Let’s see if we can complete the metaphor as we tour through the album. Starting with the cover, the analogy breaks down but let’s ignore that for just a minute. We’ve got a comic book style cover with an upright elephant with multiple arms, its trunk rammed into its gut. I guess it’s eating itself? I’m not really sure. The lettering of the band name looks eerily familiar and I’ll kick myself when I figure out where it’s from. Hopefully you’re reading this and yelling it at your screen, maybe I’ll hear you. Anyway, I have no clue on the significance of the elephant. Maybe it’s some sort of Nihilist symbolism though that’s a complete nonsense thought.

==================================================

- _SET PROBLEM 1_:
In the album review, where has the elephant on the cover rammed its trunk?
- _SET PROBLEM 2_:
Reproduce the stretch of the album review from "Let’s see if" through "complete nonsense thought.".

- _GIVEN INFORMATION_:
==================================================

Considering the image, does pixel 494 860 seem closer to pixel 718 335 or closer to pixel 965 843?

==================================================

- _WRITTEN ANSWER 1_:
Into its gut.

- _WRITTEN ANSWER 2_:
Let’s see if we can complete the metaphor as we tour through the album. Starting with the cover, the analogy breaks down but let’s ignore that for just a minute. We’ve got a comic book style cover with an upright elephant with multiple arms, its trunk rammed into its gut. I guess it’s eating itself? I’m not really sure. The lettering of the band name looks eerily familiar and I’ll kick myself when I figure out where it’s from. Hopefully you’re reading this and yelling it at your screen, maybe I’ll hear you. Anyway, I have no clue on the significance of the elephant. Maybe it’s some sort of Nihilist symbolism though that’s a complete nonsense thought.